*Document passage*.
┄┄┄┄┄┄┄┄┄┄

Check fuses, under battery cover, and on top of abs pump. It possible to blow the fuse under the battery cover and loose power to the module.
You not being able to scan the module leaves three options known to me:
1. blown fuse = no power
2. Disconnected wire harness to module = no power
3. Dead abs module = power to module, module fried.
Vagcom scan usually gives you someplace to start. (and hopefully its anything but the module) 
-like the abs pump not responding. or specific wheel sensor that is giving faulty indications. 
Any 1 sensor giving an error will give you one or both asr and abs light. 
Unplugging the sensor will also yield in asr, abs, and flashing park brake indicator.
Flashing Parking brake indicator by itself it is an indication of low brake fluid in reservoir. 
The cheapest fix for a dead, or faulty abs module is having it repaired.
Google a company modulemaster and read. 
You can drive the car with asr, abs and flashing brake lights. However if your module decided to work (ie: you just had water in there or something) you will get a vibration of your brake pedal and a awkward noise, when you press on the brake pedal.
This is the abs pump spazzing out. it will make the brake pedal hard to depress, thus could cause an accident. If this happens pumping seems to help. (and quick if your coming up to a red light or stop sign)
I personal have disconnected the abs module. My jetta actually runs better with out it giving a bunch of errors, and erratically pumping the brake pedal and causing noise. I am going to have mine repaired also.


----------



## speedhop (Jun 6, 2006)

*Re: ABS and ASR Dash Lights Illuminated! (VWHOH)*

thanks for the input..i finally got it fixed almost two weeks ago...it was simply a faulty abs electronic module.
not exactly great timing but all better none the less http://****************.com/smile/emthup.gif


----------



## VWHOH (May 31, 2007)

┄┄┄┄┄┄┄┄┄┄

[Saved entries]

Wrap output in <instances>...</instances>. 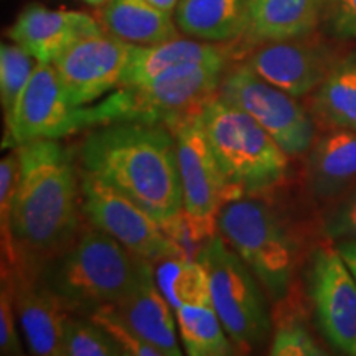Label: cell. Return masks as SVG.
<instances>
[{
  "mask_svg": "<svg viewBox=\"0 0 356 356\" xmlns=\"http://www.w3.org/2000/svg\"><path fill=\"white\" fill-rule=\"evenodd\" d=\"M145 261L91 225L38 275L66 309L88 317L124 299L136 287Z\"/></svg>",
  "mask_w": 356,
  "mask_h": 356,
  "instance_id": "3957f363",
  "label": "cell"
},
{
  "mask_svg": "<svg viewBox=\"0 0 356 356\" xmlns=\"http://www.w3.org/2000/svg\"><path fill=\"white\" fill-rule=\"evenodd\" d=\"M131 47L104 30L71 44L51 63L68 99L84 108L121 86Z\"/></svg>",
  "mask_w": 356,
  "mask_h": 356,
  "instance_id": "4fadbf2b",
  "label": "cell"
},
{
  "mask_svg": "<svg viewBox=\"0 0 356 356\" xmlns=\"http://www.w3.org/2000/svg\"><path fill=\"white\" fill-rule=\"evenodd\" d=\"M81 204L89 225L113 236L132 254L150 262L170 256H184L144 208L99 177L83 170Z\"/></svg>",
  "mask_w": 356,
  "mask_h": 356,
  "instance_id": "30bf717a",
  "label": "cell"
},
{
  "mask_svg": "<svg viewBox=\"0 0 356 356\" xmlns=\"http://www.w3.org/2000/svg\"><path fill=\"white\" fill-rule=\"evenodd\" d=\"M226 58L228 53L216 44L178 37L150 47L132 44L121 86H140L177 66L191 63L226 65Z\"/></svg>",
  "mask_w": 356,
  "mask_h": 356,
  "instance_id": "d6986e66",
  "label": "cell"
},
{
  "mask_svg": "<svg viewBox=\"0 0 356 356\" xmlns=\"http://www.w3.org/2000/svg\"><path fill=\"white\" fill-rule=\"evenodd\" d=\"M337 249L356 280V241H338Z\"/></svg>",
  "mask_w": 356,
  "mask_h": 356,
  "instance_id": "836d02e7",
  "label": "cell"
},
{
  "mask_svg": "<svg viewBox=\"0 0 356 356\" xmlns=\"http://www.w3.org/2000/svg\"><path fill=\"white\" fill-rule=\"evenodd\" d=\"M181 345L190 356H229L233 341L213 305H184L175 310Z\"/></svg>",
  "mask_w": 356,
  "mask_h": 356,
  "instance_id": "d4e9b609",
  "label": "cell"
},
{
  "mask_svg": "<svg viewBox=\"0 0 356 356\" xmlns=\"http://www.w3.org/2000/svg\"><path fill=\"white\" fill-rule=\"evenodd\" d=\"M19 152L7 154L0 162V231H2V254L7 266L15 264V249L12 243L10 221L12 208L20 181Z\"/></svg>",
  "mask_w": 356,
  "mask_h": 356,
  "instance_id": "83f0119b",
  "label": "cell"
},
{
  "mask_svg": "<svg viewBox=\"0 0 356 356\" xmlns=\"http://www.w3.org/2000/svg\"><path fill=\"white\" fill-rule=\"evenodd\" d=\"M200 124L226 180L243 197L264 193L286 178L289 155L246 111L218 95Z\"/></svg>",
  "mask_w": 356,
  "mask_h": 356,
  "instance_id": "277c9868",
  "label": "cell"
},
{
  "mask_svg": "<svg viewBox=\"0 0 356 356\" xmlns=\"http://www.w3.org/2000/svg\"><path fill=\"white\" fill-rule=\"evenodd\" d=\"M249 0H180L178 29L203 42H233L246 33Z\"/></svg>",
  "mask_w": 356,
  "mask_h": 356,
  "instance_id": "44dd1931",
  "label": "cell"
},
{
  "mask_svg": "<svg viewBox=\"0 0 356 356\" xmlns=\"http://www.w3.org/2000/svg\"><path fill=\"white\" fill-rule=\"evenodd\" d=\"M172 17L147 0H108L101 12L106 32L137 47L177 38V25Z\"/></svg>",
  "mask_w": 356,
  "mask_h": 356,
  "instance_id": "7402d4cb",
  "label": "cell"
},
{
  "mask_svg": "<svg viewBox=\"0 0 356 356\" xmlns=\"http://www.w3.org/2000/svg\"><path fill=\"white\" fill-rule=\"evenodd\" d=\"M38 60L17 43H3L0 48V102L6 122L12 118L19 97L32 78Z\"/></svg>",
  "mask_w": 356,
  "mask_h": 356,
  "instance_id": "484cf974",
  "label": "cell"
},
{
  "mask_svg": "<svg viewBox=\"0 0 356 356\" xmlns=\"http://www.w3.org/2000/svg\"><path fill=\"white\" fill-rule=\"evenodd\" d=\"M175 136L184 211L208 233H218V213L226 203L243 198L231 186L213 154L200 118L178 126Z\"/></svg>",
  "mask_w": 356,
  "mask_h": 356,
  "instance_id": "8fae6325",
  "label": "cell"
},
{
  "mask_svg": "<svg viewBox=\"0 0 356 356\" xmlns=\"http://www.w3.org/2000/svg\"><path fill=\"white\" fill-rule=\"evenodd\" d=\"M198 261L210 277L211 305L236 348L249 351L266 341L270 315L256 275L218 233Z\"/></svg>",
  "mask_w": 356,
  "mask_h": 356,
  "instance_id": "52a82bcc",
  "label": "cell"
},
{
  "mask_svg": "<svg viewBox=\"0 0 356 356\" xmlns=\"http://www.w3.org/2000/svg\"><path fill=\"white\" fill-rule=\"evenodd\" d=\"M17 310L13 302V286L10 273L2 266V286H0V353L3 356L22 355L20 335L17 330Z\"/></svg>",
  "mask_w": 356,
  "mask_h": 356,
  "instance_id": "4dcf8cb0",
  "label": "cell"
},
{
  "mask_svg": "<svg viewBox=\"0 0 356 356\" xmlns=\"http://www.w3.org/2000/svg\"><path fill=\"white\" fill-rule=\"evenodd\" d=\"M83 172L139 204L160 226L184 211L175 136L160 124L108 122L79 145Z\"/></svg>",
  "mask_w": 356,
  "mask_h": 356,
  "instance_id": "7a4b0ae2",
  "label": "cell"
},
{
  "mask_svg": "<svg viewBox=\"0 0 356 356\" xmlns=\"http://www.w3.org/2000/svg\"><path fill=\"white\" fill-rule=\"evenodd\" d=\"M222 63L177 66L140 86L122 88L109 97L111 121H142L175 131L202 115L220 95Z\"/></svg>",
  "mask_w": 356,
  "mask_h": 356,
  "instance_id": "5b68a950",
  "label": "cell"
},
{
  "mask_svg": "<svg viewBox=\"0 0 356 356\" xmlns=\"http://www.w3.org/2000/svg\"><path fill=\"white\" fill-rule=\"evenodd\" d=\"M88 317L95 320L96 323H99L118 341V345L121 346L122 353L126 356H165L159 346L147 341L145 338L137 335L136 332H132L122 322H119L108 310V307H101V309L92 312L91 315H88Z\"/></svg>",
  "mask_w": 356,
  "mask_h": 356,
  "instance_id": "f546056e",
  "label": "cell"
},
{
  "mask_svg": "<svg viewBox=\"0 0 356 356\" xmlns=\"http://www.w3.org/2000/svg\"><path fill=\"white\" fill-rule=\"evenodd\" d=\"M147 2H150L154 7L160 8L162 12H167L170 13V15H173V12L177 10V6L180 0H147Z\"/></svg>",
  "mask_w": 356,
  "mask_h": 356,
  "instance_id": "e575fe53",
  "label": "cell"
},
{
  "mask_svg": "<svg viewBox=\"0 0 356 356\" xmlns=\"http://www.w3.org/2000/svg\"><path fill=\"white\" fill-rule=\"evenodd\" d=\"M118 341L89 317H68L65 322L61 356H121Z\"/></svg>",
  "mask_w": 356,
  "mask_h": 356,
  "instance_id": "4316f807",
  "label": "cell"
},
{
  "mask_svg": "<svg viewBox=\"0 0 356 356\" xmlns=\"http://www.w3.org/2000/svg\"><path fill=\"white\" fill-rule=\"evenodd\" d=\"M338 58L314 33L259 43L246 63L257 76L293 97H304L320 86Z\"/></svg>",
  "mask_w": 356,
  "mask_h": 356,
  "instance_id": "5bb4252c",
  "label": "cell"
},
{
  "mask_svg": "<svg viewBox=\"0 0 356 356\" xmlns=\"http://www.w3.org/2000/svg\"><path fill=\"white\" fill-rule=\"evenodd\" d=\"M119 322L162 350L165 356H180L173 307L160 292L152 262L145 261L136 287L124 299L106 305Z\"/></svg>",
  "mask_w": 356,
  "mask_h": 356,
  "instance_id": "e0dca14e",
  "label": "cell"
},
{
  "mask_svg": "<svg viewBox=\"0 0 356 356\" xmlns=\"http://www.w3.org/2000/svg\"><path fill=\"white\" fill-rule=\"evenodd\" d=\"M323 231L332 241H356V184L337 198L327 213Z\"/></svg>",
  "mask_w": 356,
  "mask_h": 356,
  "instance_id": "1f68e13d",
  "label": "cell"
},
{
  "mask_svg": "<svg viewBox=\"0 0 356 356\" xmlns=\"http://www.w3.org/2000/svg\"><path fill=\"white\" fill-rule=\"evenodd\" d=\"M322 20L332 37L356 38V0H322Z\"/></svg>",
  "mask_w": 356,
  "mask_h": 356,
  "instance_id": "d6a6232c",
  "label": "cell"
},
{
  "mask_svg": "<svg viewBox=\"0 0 356 356\" xmlns=\"http://www.w3.org/2000/svg\"><path fill=\"white\" fill-rule=\"evenodd\" d=\"M269 353L273 356H322L325 351L296 315H280Z\"/></svg>",
  "mask_w": 356,
  "mask_h": 356,
  "instance_id": "f1b7e54d",
  "label": "cell"
},
{
  "mask_svg": "<svg viewBox=\"0 0 356 356\" xmlns=\"http://www.w3.org/2000/svg\"><path fill=\"white\" fill-rule=\"evenodd\" d=\"M101 32L99 24L88 13L51 10L33 3L20 13L8 37L32 53L38 63H53L78 40Z\"/></svg>",
  "mask_w": 356,
  "mask_h": 356,
  "instance_id": "2e32d148",
  "label": "cell"
},
{
  "mask_svg": "<svg viewBox=\"0 0 356 356\" xmlns=\"http://www.w3.org/2000/svg\"><path fill=\"white\" fill-rule=\"evenodd\" d=\"M220 96L254 118L289 157H299L315 142V119L296 97L249 68L236 66L221 79Z\"/></svg>",
  "mask_w": 356,
  "mask_h": 356,
  "instance_id": "ba28073f",
  "label": "cell"
},
{
  "mask_svg": "<svg viewBox=\"0 0 356 356\" xmlns=\"http://www.w3.org/2000/svg\"><path fill=\"white\" fill-rule=\"evenodd\" d=\"M160 292L173 307L211 305L210 277L198 259L170 256L157 261L154 270Z\"/></svg>",
  "mask_w": 356,
  "mask_h": 356,
  "instance_id": "cb8c5ba5",
  "label": "cell"
},
{
  "mask_svg": "<svg viewBox=\"0 0 356 356\" xmlns=\"http://www.w3.org/2000/svg\"><path fill=\"white\" fill-rule=\"evenodd\" d=\"M84 2L91 3V6H101V3H106L108 0H84Z\"/></svg>",
  "mask_w": 356,
  "mask_h": 356,
  "instance_id": "d590c367",
  "label": "cell"
},
{
  "mask_svg": "<svg viewBox=\"0 0 356 356\" xmlns=\"http://www.w3.org/2000/svg\"><path fill=\"white\" fill-rule=\"evenodd\" d=\"M218 233L259 279L273 300L286 299L293 275L292 243L269 204L254 197L226 203L218 213Z\"/></svg>",
  "mask_w": 356,
  "mask_h": 356,
  "instance_id": "8992f818",
  "label": "cell"
},
{
  "mask_svg": "<svg viewBox=\"0 0 356 356\" xmlns=\"http://www.w3.org/2000/svg\"><path fill=\"white\" fill-rule=\"evenodd\" d=\"M356 184V132L330 129L310 147L307 185L318 200H335Z\"/></svg>",
  "mask_w": 356,
  "mask_h": 356,
  "instance_id": "ac0fdd59",
  "label": "cell"
},
{
  "mask_svg": "<svg viewBox=\"0 0 356 356\" xmlns=\"http://www.w3.org/2000/svg\"><path fill=\"white\" fill-rule=\"evenodd\" d=\"M322 20V0H249L246 35L254 43L314 33Z\"/></svg>",
  "mask_w": 356,
  "mask_h": 356,
  "instance_id": "ffe728a7",
  "label": "cell"
},
{
  "mask_svg": "<svg viewBox=\"0 0 356 356\" xmlns=\"http://www.w3.org/2000/svg\"><path fill=\"white\" fill-rule=\"evenodd\" d=\"M95 124H104L99 106L89 109L74 106L55 66L38 63L6 126L8 144L22 145L40 139H60Z\"/></svg>",
  "mask_w": 356,
  "mask_h": 356,
  "instance_id": "9c48e42d",
  "label": "cell"
},
{
  "mask_svg": "<svg viewBox=\"0 0 356 356\" xmlns=\"http://www.w3.org/2000/svg\"><path fill=\"white\" fill-rule=\"evenodd\" d=\"M7 270L12 277L17 317L29 350L38 356H61L70 310L38 274L10 266Z\"/></svg>",
  "mask_w": 356,
  "mask_h": 356,
  "instance_id": "9a60e30c",
  "label": "cell"
},
{
  "mask_svg": "<svg viewBox=\"0 0 356 356\" xmlns=\"http://www.w3.org/2000/svg\"><path fill=\"white\" fill-rule=\"evenodd\" d=\"M17 152L22 168L12 208L15 264L10 267L40 274L81 231V175L56 139L26 142Z\"/></svg>",
  "mask_w": 356,
  "mask_h": 356,
  "instance_id": "6da1fadb",
  "label": "cell"
},
{
  "mask_svg": "<svg viewBox=\"0 0 356 356\" xmlns=\"http://www.w3.org/2000/svg\"><path fill=\"white\" fill-rule=\"evenodd\" d=\"M309 293L325 340L356 356V280L337 246L320 248L312 257Z\"/></svg>",
  "mask_w": 356,
  "mask_h": 356,
  "instance_id": "7c38bea8",
  "label": "cell"
},
{
  "mask_svg": "<svg viewBox=\"0 0 356 356\" xmlns=\"http://www.w3.org/2000/svg\"><path fill=\"white\" fill-rule=\"evenodd\" d=\"M312 115L328 129L356 132V51L338 58L315 89Z\"/></svg>",
  "mask_w": 356,
  "mask_h": 356,
  "instance_id": "603a6c76",
  "label": "cell"
}]
</instances>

┄┄┄┄┄┄┄┄┄┄

*Set of tasks*.
**A.** According to the ABS forum thread, what does a flashing parking brake indicator by itself indicate?
**B.** List every possible cause the ABS forum thread gives for being unable to scan the module.
**C.** Please go on with the ABS forum thread from where it stops.

*Exercise responses*.
**A.** Low brake fluid in the reservoir.

**B.**
1. A blown fuse, so there is no power.
2. A disconnected wire harness to the module, so there is no power.
3. A dead ABS module, which has power but is fried.

**C.**
What did it cost?
Gotta do mine


----------



## T99inFL (Aug 4, 1999)

*Re: ABS and ASR Dash Lights Illuminated! (speedhop)*


_Quote, originally posted by *speedhop* »_thanks for the input..i finally got it fixed almost two weeks ago...it was simply a faulty abs electronic module.


Where on the car is this module located?


----------



## Tone-Dogg (Feb 19, 2002)

*Re: ABS and ASR Dash Lights Illuminated! (VWHOH)*


_Quote, originally posted by *VWHOH* »_Check fuses, under battery cover, and on top of abs pump. It possible to blow the fuse under the battery cover and loose power to the module.
You not being able to scan the module leaves three options known to me:
1. blown fuse = no power
2. Disconnected wire harness to module = no power
3. Dead abs module = power to module, module fried.
Vagcom scan usually gives you someplace to start. (and hopefully its anything but the module) 
-like the abs pump not responding. or specific wheel sensor that is giving faulty indications. 
Any 1 sensor giving an error will give you one or both asr and abs light. 
Unplugging the sensor will also yield in asr, abs, and flashing park brake indicator.
Flashing Parking brake indicator by itself it is an indication of low brake fluid in reservoir. 
The cheapest fix for a dead, or faulty abs module is having it repaired.
Google a company modulemaster and read. 
You can drive the car with asr, abs and flashing brake lights. However if your module decided to work (ie: you just had water in there or something) you will get a vibration of your brake pedal and a awkward noise, when you press on the brake pedal.
This is the abs pump spazzing out. it will make the brake pedal hard to depress, thus could cause an accident. If this happens pumping seems to help. (and quick if your coming up to a red light or stop sign)
I personal have disconnected the abs module. My jetta actually runs better with out it giving a bunch of errors, and erratically pumping the brake pedal and causing noise. I am going to have mine repaired also.


Thanks for the info, just out of curiousity, to disconnect is it as simple as just unplugging, sorry to sound elementary, but when disconnected, is your dash still lit up like a christmas tree, (ASR & ABS lights on)


----------



## VWHOH (May 31, 2007)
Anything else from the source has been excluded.